Hand hygiene is probably the most important measure. We know this disease is spread by touching a contaminated surface and then touching your nose, mouth or eyes. But if I touch a contaminated surface with gloves on and then touch my nose, mouth or eyes, the gloves have accomplished nothing. Gloves may not be as protective as some people believe.
REW: In other words, these precautions shouldn’t be viewed as replacements for community surveillance and contact-tracing—i.e., figuring out who has been exposed down to specific people and places.
DW: Yes. We know how to do contract tracing, which is used for STDs, tuberculosis and other infectious diseases. You can ramp up contract-tracing capabilities by putting more people on these cases. Another option is to use the kinds of tracking apps that we’ve seen in places like South Korea. Ultimately, some combination of both may be the most effective way to scale up.
REW: Last question: I’m hearing concerns about people who are suffering from other illnesses—even strokes and heart attacks—who refuse to go to the emergency department because they’re afraid of contracting Covid-19. What do you think about that?
DW: I can’t emphasize enough that if you’re experiencing symptoms that, under normal circumstances, would have prompted you to go to the emergency department, you should still go to the emergency department.

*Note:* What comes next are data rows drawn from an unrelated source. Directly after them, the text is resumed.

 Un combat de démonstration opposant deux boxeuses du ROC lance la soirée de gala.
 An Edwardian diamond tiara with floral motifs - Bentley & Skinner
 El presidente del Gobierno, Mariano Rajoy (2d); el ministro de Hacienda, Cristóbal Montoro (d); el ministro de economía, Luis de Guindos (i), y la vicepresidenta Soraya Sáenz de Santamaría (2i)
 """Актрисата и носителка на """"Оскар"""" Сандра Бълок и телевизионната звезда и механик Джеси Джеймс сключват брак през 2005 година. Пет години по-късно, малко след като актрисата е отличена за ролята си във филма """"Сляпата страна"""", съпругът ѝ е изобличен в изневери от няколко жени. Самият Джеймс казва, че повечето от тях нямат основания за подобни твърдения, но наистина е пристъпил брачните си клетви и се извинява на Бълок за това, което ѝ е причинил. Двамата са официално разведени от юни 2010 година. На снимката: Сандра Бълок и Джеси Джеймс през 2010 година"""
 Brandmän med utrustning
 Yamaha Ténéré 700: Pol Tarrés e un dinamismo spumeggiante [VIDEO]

At this point, nearly every ED in the country is equipped to take good care of you with appropriate precautions. They’ll put a mask on you as soon as you walk in the door. People who complain of cough and fever will be segregated from other patients. Medical personal will be wearing protective equipment.

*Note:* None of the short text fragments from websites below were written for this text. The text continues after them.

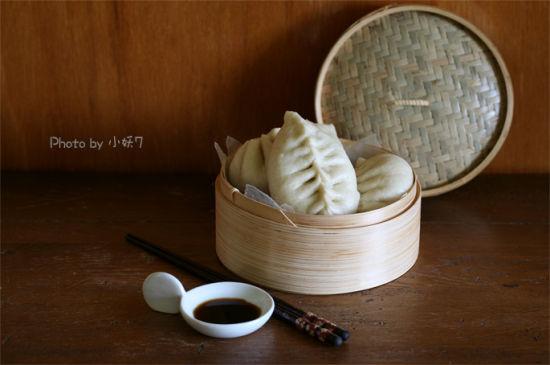 西葫芦鸡蛋虾仁包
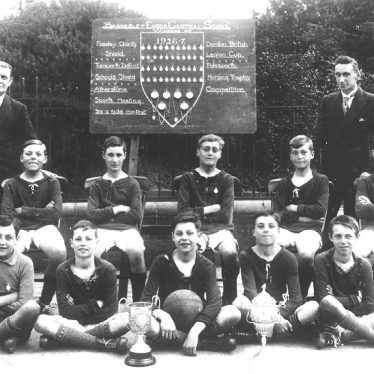 Baddesley Ensor.  Central School Football Team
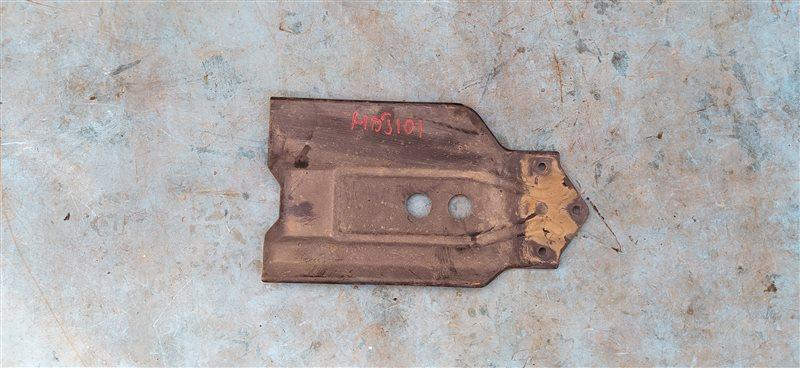Защита раздаточной коробки Toyota Land Cruiser HDJ101 1HD-FTE 07.2001 (б/у)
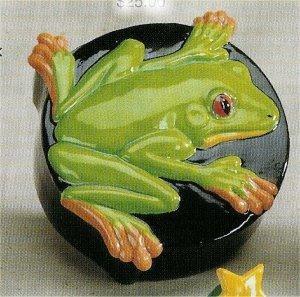 "Tree Frog Box 5""D"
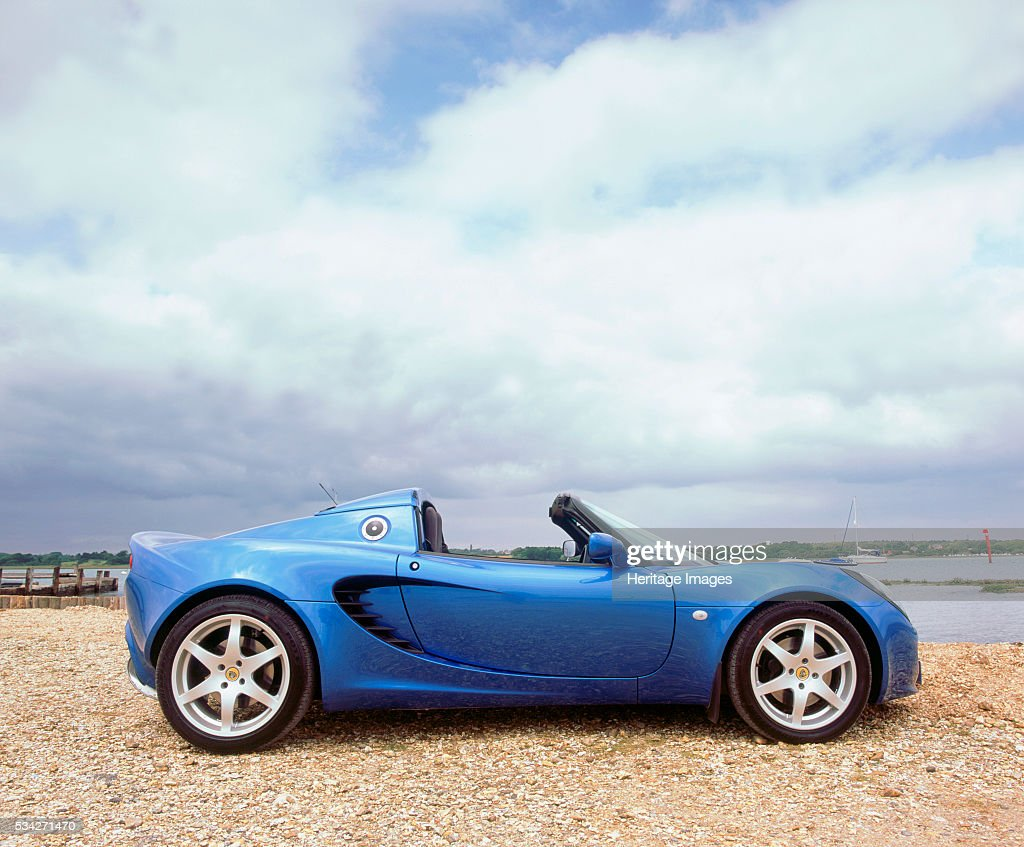 https://media.gettyimages.com/photos/lotus-elise-2000-picture-id534271470
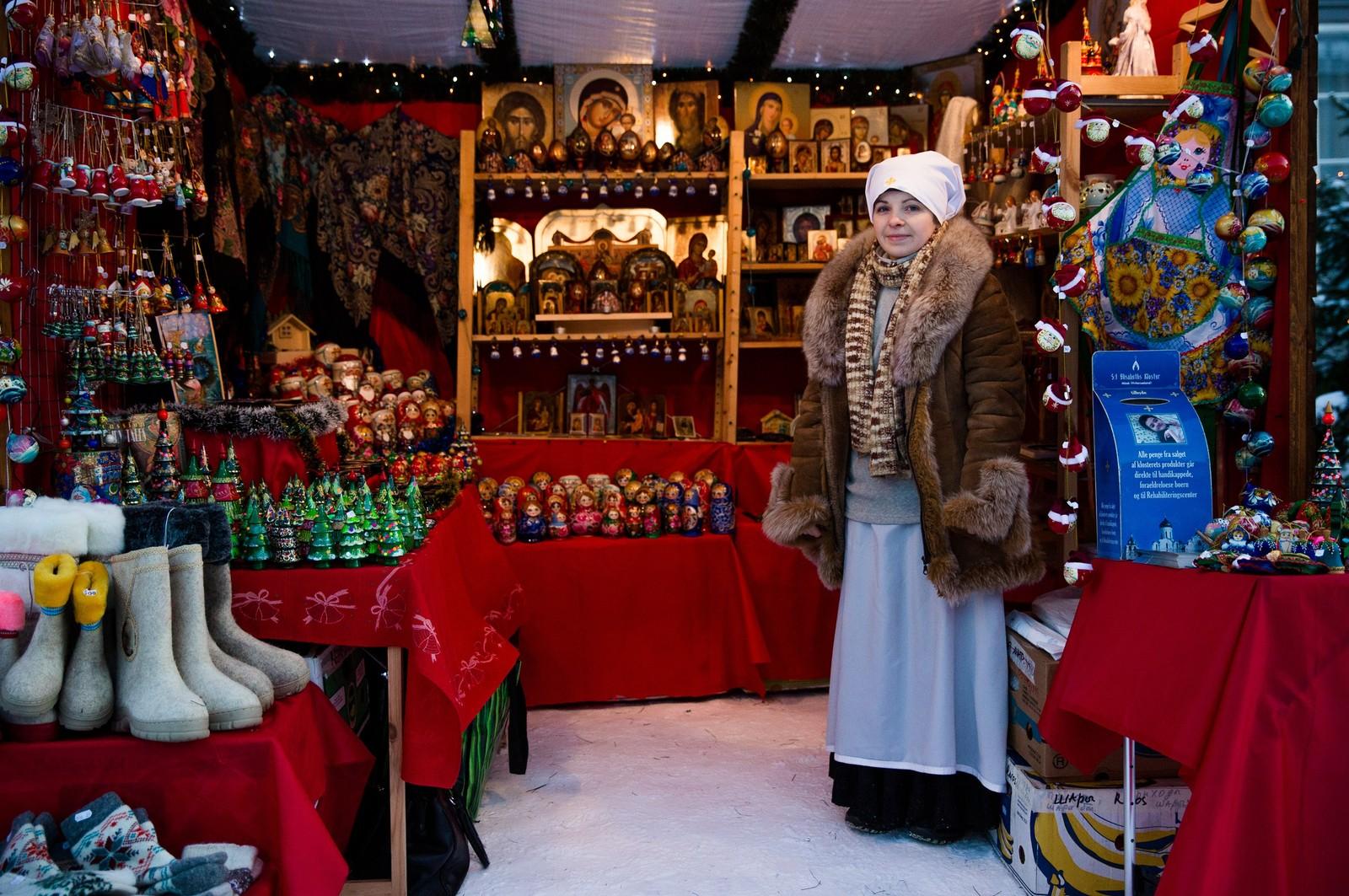 Variasjonen i salgsutstillinger er stor. St. Elisabeths kloster selger varer til inntekt for handikappede barn.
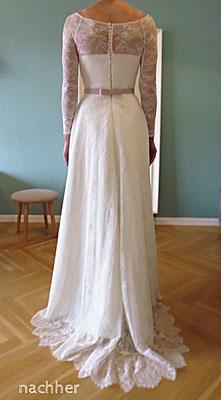 Brautkleid aus gewirkter Spitze mit Spitzenschleppe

If your medical situation is such that you could do a telehealth visit with your primary care doctor, then by all means do that. But I am very concerned about this trend. When the story of the pandemic is told, part of that story will be about the secondary effect of people who incurred complications or even death from serious illnesses because they did not get appropriate or timely care.
REW: I suppose people think they’re being cautious given what’s happening, but if you have chest pain and weakness on your left side, not going to the hospital is hardly ‘cautious’ anymore.
DW: Right. I understand the fear, but it’s imperative for all of us to take a step back and rely on reason and critical thinking, which stand to help us emerge from this crisis sooner rather than later.